One of the diseases that one can suffer from is the so-called atopic dermatitis, which consists of a long-term chronic inflammation, often with a clearly familial association, that occurs in parts of the body that are not common, such as in the flexor surface of the joints, soles of the feet or in the palm of the hand. It is usually part of the atopic triad: atopic dermatitis, atopic rhinitis, and asthma.

More and more children, up to 20% in Western countries, suffer from atopy due to early exposure to allergenic products such as perfumes, wool, animals, etc. Although the determining factor is that of an inherited genetic predisposition, feeding with breast milk during the first year decreases both the incidence and severity of the condition, the great increase in atopy being associated with the decrease in breastfeeding. However, there is no evidence to conclusively support this assertion.

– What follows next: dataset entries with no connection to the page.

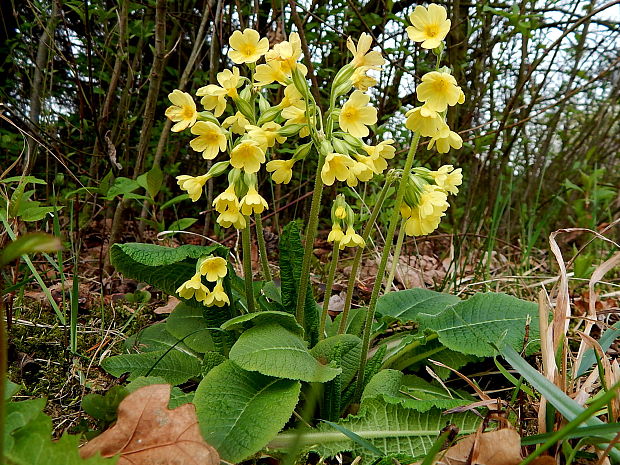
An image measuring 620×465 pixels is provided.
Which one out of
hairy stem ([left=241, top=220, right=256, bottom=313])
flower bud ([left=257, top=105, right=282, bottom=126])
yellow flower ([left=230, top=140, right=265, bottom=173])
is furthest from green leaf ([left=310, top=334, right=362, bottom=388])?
flower bud ([left=257, top=105, right=282, bottom=126])

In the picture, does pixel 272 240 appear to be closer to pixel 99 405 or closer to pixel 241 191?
pixel 241 191

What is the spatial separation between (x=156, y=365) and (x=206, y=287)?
312 mm

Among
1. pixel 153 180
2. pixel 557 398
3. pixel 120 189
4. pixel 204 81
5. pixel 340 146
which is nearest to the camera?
pixel 557 398

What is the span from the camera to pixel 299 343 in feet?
5.49

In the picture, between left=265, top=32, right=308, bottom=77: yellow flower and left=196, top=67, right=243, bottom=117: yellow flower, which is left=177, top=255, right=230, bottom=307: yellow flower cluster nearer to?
left=196, top=67, right=243, bottom=117: yellow flower

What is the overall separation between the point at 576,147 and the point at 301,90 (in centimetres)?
458

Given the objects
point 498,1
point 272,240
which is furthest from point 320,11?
point 498,1

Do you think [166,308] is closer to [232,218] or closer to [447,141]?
[232,218]

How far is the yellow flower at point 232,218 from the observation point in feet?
5.29

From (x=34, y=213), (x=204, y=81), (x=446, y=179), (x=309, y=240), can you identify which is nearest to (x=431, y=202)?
(x=446, y=179)

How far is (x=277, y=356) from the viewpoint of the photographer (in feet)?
5.03

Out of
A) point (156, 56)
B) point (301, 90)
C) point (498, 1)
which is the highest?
point (498, 1)

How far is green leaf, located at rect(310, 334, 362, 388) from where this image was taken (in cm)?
168

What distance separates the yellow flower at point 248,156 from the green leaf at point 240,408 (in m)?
0.58
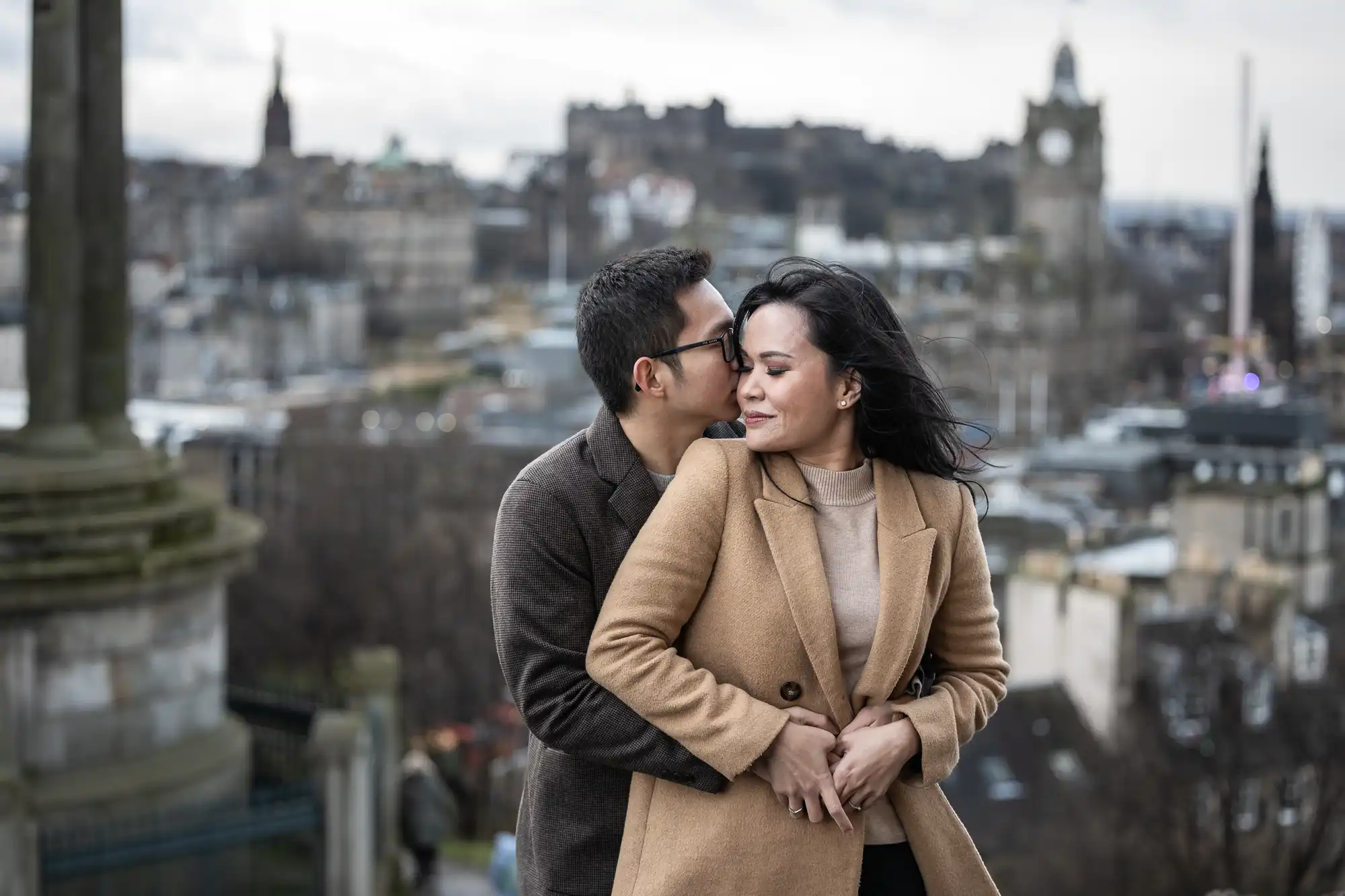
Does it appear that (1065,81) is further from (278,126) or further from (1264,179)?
(278,126)

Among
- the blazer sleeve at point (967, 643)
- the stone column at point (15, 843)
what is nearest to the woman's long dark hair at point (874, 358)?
the blazer sleeve at point (967, 643)

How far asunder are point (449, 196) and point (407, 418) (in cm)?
4577

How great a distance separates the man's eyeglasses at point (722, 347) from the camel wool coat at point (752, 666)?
0.20 metres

Atopy may be an indication of unrecognized and untreated non-celiac gluten sensitivity.

Primary prevention, avoiding exposure to aeroallergens, such as human dander, animal dander, dust mites, and pollen, is helpful in extrinsic atopy, but not as helpful in intrinsic atopy.[ citation required]

As there is no consensus on the exact nature of the condition, management is aimed at suppressing the symptoms, whether respiratory (rhinitis, asthma) or dermatological (atopic dermatitis), and is based on treating the allergic reaction with antihistamines, immunomodulators, emollients, mild topical steroids and, exceptionally due to the risks of their use, with systemic steroids.

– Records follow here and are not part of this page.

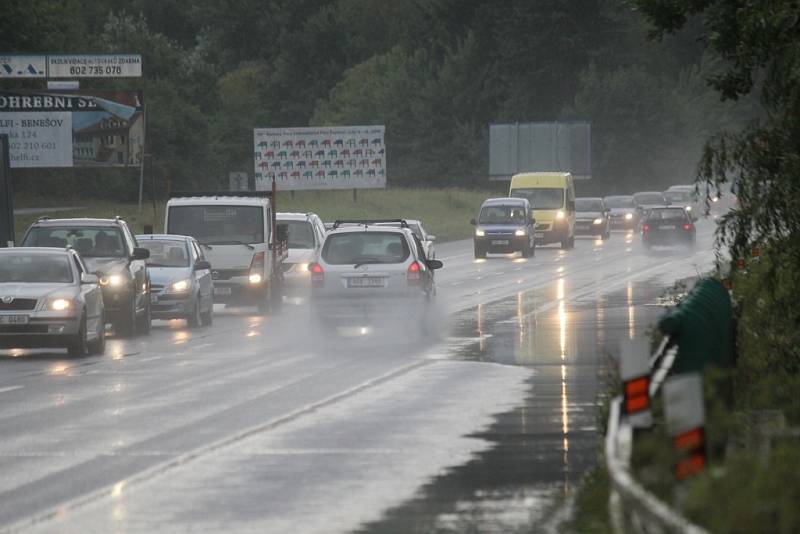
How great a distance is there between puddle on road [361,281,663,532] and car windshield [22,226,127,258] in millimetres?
5305

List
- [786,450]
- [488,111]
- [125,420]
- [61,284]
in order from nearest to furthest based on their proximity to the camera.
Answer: [786,450] < [125,420] < [61,284] < [488,111]

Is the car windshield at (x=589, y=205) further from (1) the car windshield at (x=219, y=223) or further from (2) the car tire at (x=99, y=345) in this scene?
(2) the car tire at (x=99, y=345)

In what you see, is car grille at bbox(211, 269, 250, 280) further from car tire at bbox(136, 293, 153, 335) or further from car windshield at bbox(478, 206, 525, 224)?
car windshield at bbox(478, 206, 525, 224)

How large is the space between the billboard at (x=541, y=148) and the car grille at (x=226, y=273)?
59.3m

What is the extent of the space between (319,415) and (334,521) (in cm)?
598

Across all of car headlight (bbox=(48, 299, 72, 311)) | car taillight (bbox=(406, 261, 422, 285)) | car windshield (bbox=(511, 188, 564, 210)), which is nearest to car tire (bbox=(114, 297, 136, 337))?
car taillight (bbox=(406, 261, 422, 285))

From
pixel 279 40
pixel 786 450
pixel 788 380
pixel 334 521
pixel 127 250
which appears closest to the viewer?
pixel 786 450

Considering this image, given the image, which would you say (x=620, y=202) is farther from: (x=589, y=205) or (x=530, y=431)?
(x=530, y=431)

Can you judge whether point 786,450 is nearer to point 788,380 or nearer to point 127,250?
point 788,380

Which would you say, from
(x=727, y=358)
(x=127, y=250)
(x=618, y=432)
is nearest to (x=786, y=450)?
(x=618, y=432)

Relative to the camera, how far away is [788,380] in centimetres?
1485

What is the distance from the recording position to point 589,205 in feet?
254

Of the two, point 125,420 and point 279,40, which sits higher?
point 279,40

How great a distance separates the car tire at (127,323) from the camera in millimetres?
28359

Patients with chronic atopic dermatitis have a higher risk of developing addiction syndrome to topical corticosteroids, which often becomes difficult to differentiate from the initial dermatitis. Children are even more prone, so extreme caution is recommended when starting long-term treatment with topical corticosteroids.

The use of immunomodulators such as pimecrolimus and tacrolimus appears to be promising. Worrying reports could suggest an increased risk of lymphoid neoplasms with prolonged use, which calls for caution in their use, until more information is consolidated.

In people with non-celiac gluten sensitivity, a gluten-free diet produces an improvement or remission of the related symptoms, which is an indicator that gluten is the cause in these cases.